_Your instructions_
In the records below, how many lines hold the word "fraction"? Give only the number.

_Raw data_
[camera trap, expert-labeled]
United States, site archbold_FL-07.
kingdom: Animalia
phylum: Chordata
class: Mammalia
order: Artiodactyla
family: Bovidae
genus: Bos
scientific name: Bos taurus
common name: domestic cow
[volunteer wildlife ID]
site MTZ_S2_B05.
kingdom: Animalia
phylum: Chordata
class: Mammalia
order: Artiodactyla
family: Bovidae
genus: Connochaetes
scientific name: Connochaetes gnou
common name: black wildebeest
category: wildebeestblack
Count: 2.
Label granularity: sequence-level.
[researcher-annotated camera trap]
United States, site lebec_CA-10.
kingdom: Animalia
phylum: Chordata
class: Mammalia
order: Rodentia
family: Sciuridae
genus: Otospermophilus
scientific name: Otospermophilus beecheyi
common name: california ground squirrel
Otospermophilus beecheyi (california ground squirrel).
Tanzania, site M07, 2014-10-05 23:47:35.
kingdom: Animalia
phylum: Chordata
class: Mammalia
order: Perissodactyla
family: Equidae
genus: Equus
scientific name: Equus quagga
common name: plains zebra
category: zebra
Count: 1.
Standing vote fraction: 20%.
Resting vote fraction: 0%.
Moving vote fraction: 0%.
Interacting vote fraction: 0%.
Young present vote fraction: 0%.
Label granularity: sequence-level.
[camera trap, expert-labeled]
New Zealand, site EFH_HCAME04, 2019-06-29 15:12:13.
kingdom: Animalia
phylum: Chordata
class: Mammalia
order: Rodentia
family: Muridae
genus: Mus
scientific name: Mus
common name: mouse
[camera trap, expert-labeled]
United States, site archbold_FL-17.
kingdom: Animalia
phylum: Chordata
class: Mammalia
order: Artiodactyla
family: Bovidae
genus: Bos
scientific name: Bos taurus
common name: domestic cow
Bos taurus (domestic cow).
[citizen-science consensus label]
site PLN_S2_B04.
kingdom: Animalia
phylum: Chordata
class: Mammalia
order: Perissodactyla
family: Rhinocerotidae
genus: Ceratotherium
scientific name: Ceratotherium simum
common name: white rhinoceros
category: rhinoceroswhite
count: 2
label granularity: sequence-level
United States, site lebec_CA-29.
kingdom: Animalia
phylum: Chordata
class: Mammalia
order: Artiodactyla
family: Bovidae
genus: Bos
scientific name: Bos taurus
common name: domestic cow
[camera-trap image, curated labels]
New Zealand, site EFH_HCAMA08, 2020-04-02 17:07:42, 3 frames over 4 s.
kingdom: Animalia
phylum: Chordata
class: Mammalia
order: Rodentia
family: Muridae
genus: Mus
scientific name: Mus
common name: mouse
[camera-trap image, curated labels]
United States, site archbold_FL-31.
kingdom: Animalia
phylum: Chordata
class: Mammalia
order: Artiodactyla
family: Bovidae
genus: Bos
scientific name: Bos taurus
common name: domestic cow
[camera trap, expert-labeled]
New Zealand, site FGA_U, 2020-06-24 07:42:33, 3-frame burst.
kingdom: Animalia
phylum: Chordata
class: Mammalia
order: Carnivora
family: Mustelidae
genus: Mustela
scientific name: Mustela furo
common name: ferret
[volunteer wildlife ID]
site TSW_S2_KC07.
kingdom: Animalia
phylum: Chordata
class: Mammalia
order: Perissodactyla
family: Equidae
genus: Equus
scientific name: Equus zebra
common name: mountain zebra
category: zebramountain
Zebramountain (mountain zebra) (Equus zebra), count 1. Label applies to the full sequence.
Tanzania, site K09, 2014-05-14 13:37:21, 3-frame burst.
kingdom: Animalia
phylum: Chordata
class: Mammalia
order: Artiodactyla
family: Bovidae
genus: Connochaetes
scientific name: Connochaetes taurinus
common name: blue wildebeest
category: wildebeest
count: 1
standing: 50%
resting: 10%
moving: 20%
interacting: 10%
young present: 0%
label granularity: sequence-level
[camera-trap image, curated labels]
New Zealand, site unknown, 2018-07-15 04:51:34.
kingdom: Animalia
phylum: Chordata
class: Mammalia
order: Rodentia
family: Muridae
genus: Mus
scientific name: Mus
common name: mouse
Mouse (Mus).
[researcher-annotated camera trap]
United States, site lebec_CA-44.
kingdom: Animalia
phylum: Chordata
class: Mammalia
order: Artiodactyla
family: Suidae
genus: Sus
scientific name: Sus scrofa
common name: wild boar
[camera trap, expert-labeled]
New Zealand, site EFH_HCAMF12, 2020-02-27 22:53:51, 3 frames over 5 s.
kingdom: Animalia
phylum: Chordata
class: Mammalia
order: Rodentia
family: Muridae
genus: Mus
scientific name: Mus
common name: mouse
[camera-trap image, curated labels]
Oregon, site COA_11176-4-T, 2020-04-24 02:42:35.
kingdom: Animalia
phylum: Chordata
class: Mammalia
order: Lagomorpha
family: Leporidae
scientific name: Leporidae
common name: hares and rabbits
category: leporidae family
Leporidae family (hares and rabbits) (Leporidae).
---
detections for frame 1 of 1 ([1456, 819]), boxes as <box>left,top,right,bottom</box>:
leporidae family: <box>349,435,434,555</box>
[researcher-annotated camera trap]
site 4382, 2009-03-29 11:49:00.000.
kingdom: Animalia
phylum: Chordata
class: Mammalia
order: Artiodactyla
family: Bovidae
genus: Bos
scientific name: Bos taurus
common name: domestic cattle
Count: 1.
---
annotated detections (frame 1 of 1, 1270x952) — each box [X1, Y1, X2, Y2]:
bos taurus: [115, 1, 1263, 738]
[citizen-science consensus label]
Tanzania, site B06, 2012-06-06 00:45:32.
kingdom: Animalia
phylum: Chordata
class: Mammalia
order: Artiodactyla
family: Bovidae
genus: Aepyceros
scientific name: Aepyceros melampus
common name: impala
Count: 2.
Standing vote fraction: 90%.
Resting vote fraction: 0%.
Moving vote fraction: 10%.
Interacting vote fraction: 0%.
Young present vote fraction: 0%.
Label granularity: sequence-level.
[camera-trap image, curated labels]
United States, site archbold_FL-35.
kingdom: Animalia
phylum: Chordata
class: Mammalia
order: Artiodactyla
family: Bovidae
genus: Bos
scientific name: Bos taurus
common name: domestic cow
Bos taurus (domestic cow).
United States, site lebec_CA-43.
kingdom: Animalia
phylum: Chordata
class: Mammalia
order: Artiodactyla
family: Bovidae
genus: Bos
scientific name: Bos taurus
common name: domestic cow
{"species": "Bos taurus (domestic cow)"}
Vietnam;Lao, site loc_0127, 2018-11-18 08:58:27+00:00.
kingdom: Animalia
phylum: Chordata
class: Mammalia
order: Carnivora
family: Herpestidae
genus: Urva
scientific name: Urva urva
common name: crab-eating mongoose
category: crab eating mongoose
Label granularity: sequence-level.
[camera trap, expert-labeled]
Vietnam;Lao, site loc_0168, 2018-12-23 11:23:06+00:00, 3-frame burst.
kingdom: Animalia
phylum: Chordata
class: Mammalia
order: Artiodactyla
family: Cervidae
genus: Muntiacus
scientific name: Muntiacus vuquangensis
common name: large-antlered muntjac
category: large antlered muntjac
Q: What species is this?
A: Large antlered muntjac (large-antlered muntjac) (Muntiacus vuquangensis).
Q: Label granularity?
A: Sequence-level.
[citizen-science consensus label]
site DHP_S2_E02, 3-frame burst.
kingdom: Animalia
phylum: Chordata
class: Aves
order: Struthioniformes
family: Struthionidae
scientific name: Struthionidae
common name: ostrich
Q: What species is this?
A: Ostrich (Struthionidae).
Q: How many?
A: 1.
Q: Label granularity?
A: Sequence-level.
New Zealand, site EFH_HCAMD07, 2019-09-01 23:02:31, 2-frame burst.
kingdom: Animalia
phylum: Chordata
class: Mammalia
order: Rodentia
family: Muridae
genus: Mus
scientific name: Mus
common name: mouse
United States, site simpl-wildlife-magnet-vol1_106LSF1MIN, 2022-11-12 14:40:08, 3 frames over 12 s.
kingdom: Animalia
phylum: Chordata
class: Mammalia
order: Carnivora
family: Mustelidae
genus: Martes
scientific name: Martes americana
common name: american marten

_Written solution_
10